“The challenge for the new chairman is the relationship with China — it’s very delicate,” said Philip Kirchlechner, director of consultancy Iron Ore Research Pty and a former head of Rio’s Hamersley iron ore division in Shanghai. The miner “will have to be sensitive not only to local communities, but also to different markets and the complexity of China,” he said.
The diplomatic spat that began in 2018 and intensified last year has seen China bar Australian goods ranging from coal to copper, wine and lobsters. While iron ore hasn’t been targeted yet, the world’s second-biggest economy has long held ambitions to reduce its dependence on major overseas producers for the material critical to its giant steel industry — one that’s pivoting toward the lower-emissions future being proscribed by government.
The ongoing fallout from the destruction of ancient caves at Juukan Gorge in the iron ore heartland of Western Australia also poses a potential financial — as well as ESG — risk for Rio and its iron ore business, which accounts for more than three quarters of total earnings.
Rio needs up to 12 replacement mines to maintain output out to 2027, much more than peers BHP Group and Fortescue Metals Group Ltd., analysts at Goldman Sachs Group Inc. said in a March 16 report. Proposed state legislation to tighten heritage protection laws could mean longer lead times for its growth projects. This process will maintain pressure on Rio and its management.
Investors in Australia are pushing for a local to replace the Oxford-educated, Englishman Thompson — who became chairman in March 2018 — to better reflect the importance of the group’s West Australian iron ore business. Rio’s shares have risen about 45% during his tenure, with the bulk of the gains coming since late 2020 on the back of a China demand-driven surge in ore prices.

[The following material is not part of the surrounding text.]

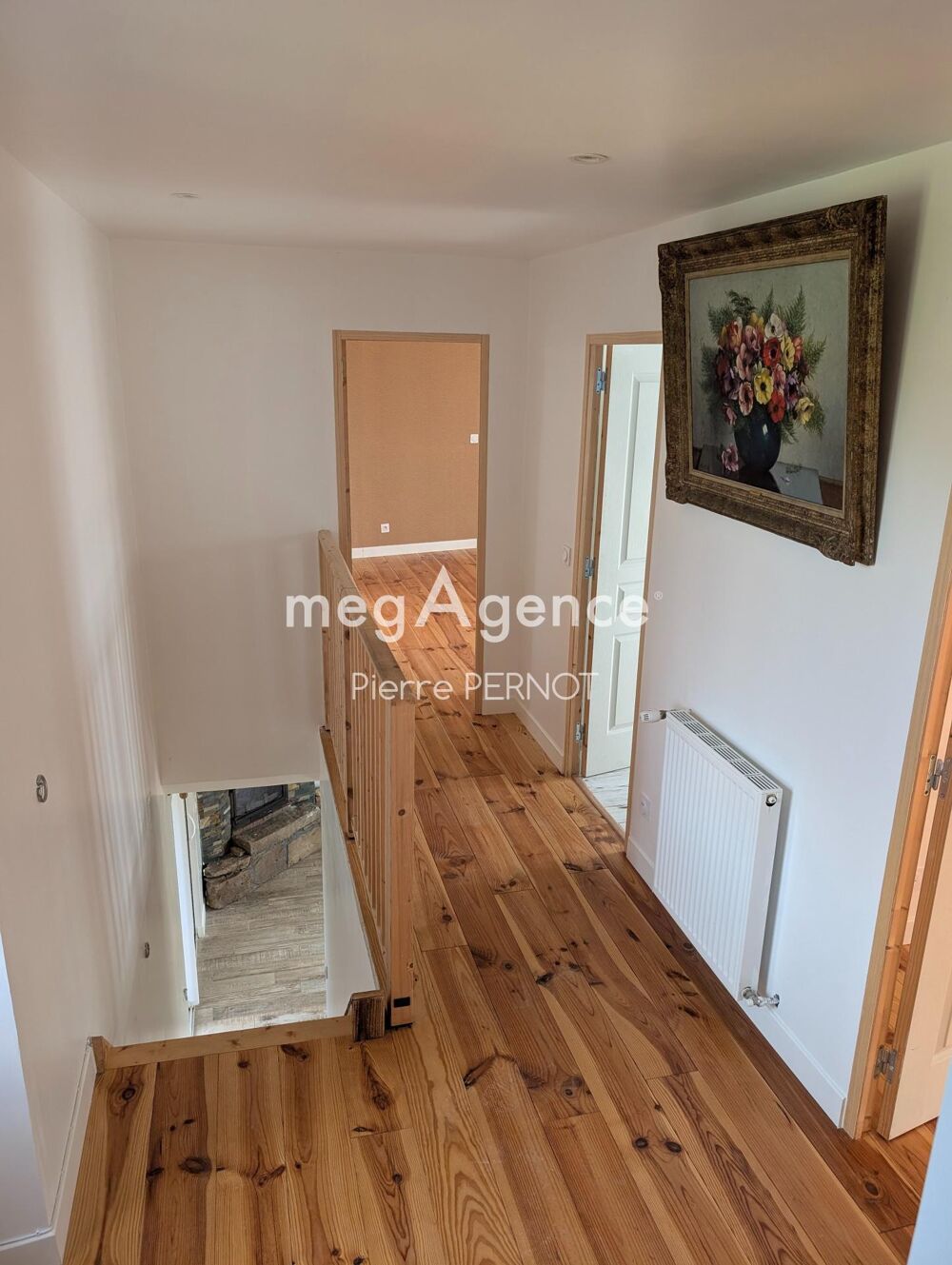 Vente Maison Jolie maison en pierre de 1869 totalement rénovée Le segur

“Rebuilding trust with Australians, particularly with the indigenous community and stakeholders, must be a priority,” said Fiona Reynolds, chief executive officer at the London-based investor group Principles for Responsible Investment. “To do this, the chair must ensure that processes are in place so that we never again see the destruction of indigenous cultural heritage.”
The incoming chair will also need to navigate sensitive local relationships in Mongolia, where the government is pushing for a greater share of the spoils from Rio’s giant Oyu Tolgoi copper project, and in Arizona, where local cultural heritage campaigners are seeking to derail the Resolution copper project, which Rio is jointly developing with BHP Group.
|Miner’s Major Challenges|
When it comes to corporate governance, Rio still has ground to make up on its peers. The resources giant met just five of 14 ESG criteria in a ranking system devised by analysts at Morgan Stanley, putting it among the worst performers among Australia’s top listed miners.
Signs of a change in approach are emerging. The company in March announced plans to bolster its reporting on heritage protection and has taken steps to strengthen its climate policies this year. Independent board members Sam Laidlaw and Simon McKeon are jointly leading the search for Thompson’s successor, Rio said in a statement on March 3.
In staying in his post until next year’s AGMs, Thompson would “provide an important period of stability and support” for new Chief Executive Officer Jakob Stausholm and his executive team, Laidlaw said in the statement. “This will allow an orderly process for the appointment of our new Chair and other key Board members.” The group will hold its London annual meeting on April 9.
Rio shares rose 1.7% in Sydney on Thursday, out-pacing a 1% gain in the S&P/ASX 200 resources sub index.